▶ **Work to complete**: Transcribe every item below word for word, and leave the pictures out of your copy.

——————————

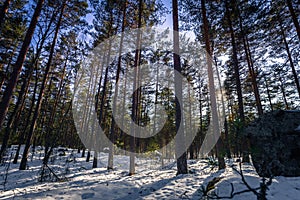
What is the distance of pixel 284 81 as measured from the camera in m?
15.4

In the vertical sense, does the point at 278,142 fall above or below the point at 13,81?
below

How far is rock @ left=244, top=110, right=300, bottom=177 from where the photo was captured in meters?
4.82

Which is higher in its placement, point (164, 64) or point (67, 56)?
point (164, 64)

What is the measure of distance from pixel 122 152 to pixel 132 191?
2100 centimetres

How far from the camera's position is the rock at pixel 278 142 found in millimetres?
4820

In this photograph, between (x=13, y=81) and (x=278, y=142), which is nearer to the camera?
(x=278, y=142)

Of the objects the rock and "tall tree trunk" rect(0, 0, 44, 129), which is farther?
"tall tree trunk" rect(0, 0, 44, 129)

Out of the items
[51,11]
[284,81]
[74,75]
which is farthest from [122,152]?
[284,81]

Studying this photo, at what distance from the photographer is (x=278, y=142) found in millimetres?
5160

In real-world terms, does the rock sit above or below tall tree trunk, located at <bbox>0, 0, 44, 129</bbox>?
below

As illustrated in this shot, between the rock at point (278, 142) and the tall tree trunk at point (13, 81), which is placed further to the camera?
the tall tree trunk at point (13, 81)

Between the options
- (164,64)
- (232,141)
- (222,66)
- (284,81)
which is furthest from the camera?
(164,64)

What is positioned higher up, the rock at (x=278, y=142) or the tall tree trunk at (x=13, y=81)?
the tall tree trunk at (x=13, y=81)

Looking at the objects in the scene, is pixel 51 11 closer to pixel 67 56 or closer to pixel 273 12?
pixel 67 56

——————————

▶ **Exercise output**:
What is the distance of pixel 284 81 as measured from the camera in m?
15.4

In the vertical sense, does the point at 278,142 fall above or below the point at 13,81?
below

How far is rock @ left=244, top=110, right=300, bottom=177 from where the photo was captured in meters?
4.82

Which is higher in its placement, point (164, 64) or point (67, 56)?
point (164, 64)

What is the measure of distance from pixel 122 152 to pixel 132 191?
2100 centimetres

How far from the camera's position is the rock at pixel 278 142 found in millimetres?
4820

In this photograph, between (x=13, y=81) and (x=278, y=142), which is nearer to the camera?
(x=278, y=142)

Of the objects the rock and "tall tree trunk" rect(0, 0, 44, 129), which is farther?
"tall tree trunk" rect(0, 0, 44, 129)

Out of the items
[51,11]
[284,81]
[74,75]
which is farthest from [122,152]?
[284,81]

Studying this photo, at what distance from the photographer is (x=278, y=142) found in millimetres?
5160

In real-world terms, does the rock sit above or below tall tree trunk, located at <bbox>0, 0, 44, 129</bbox>?
below

As illustrated in this shot, between the rock at point (278, 142) and the tall tree trunk at point (13, 81), which is placed further to the camera?
the tall tree trunk at point (13, 81)

Between the options
- (164,64)
- (232,141)
- (222,66)
- (284,81)
which is furthest from the camera?
(164,64)

What is positioned higher up, the rock at (x=278, y=142) or the tall tree trunk at (x=13, y=81)?
the tall tree trunk at (x=13, y=81)

Looking at the objects in the scene, is pixel 51 11 closer to pixel 67 56 or closer to pixel 273 12?
pixel 67 56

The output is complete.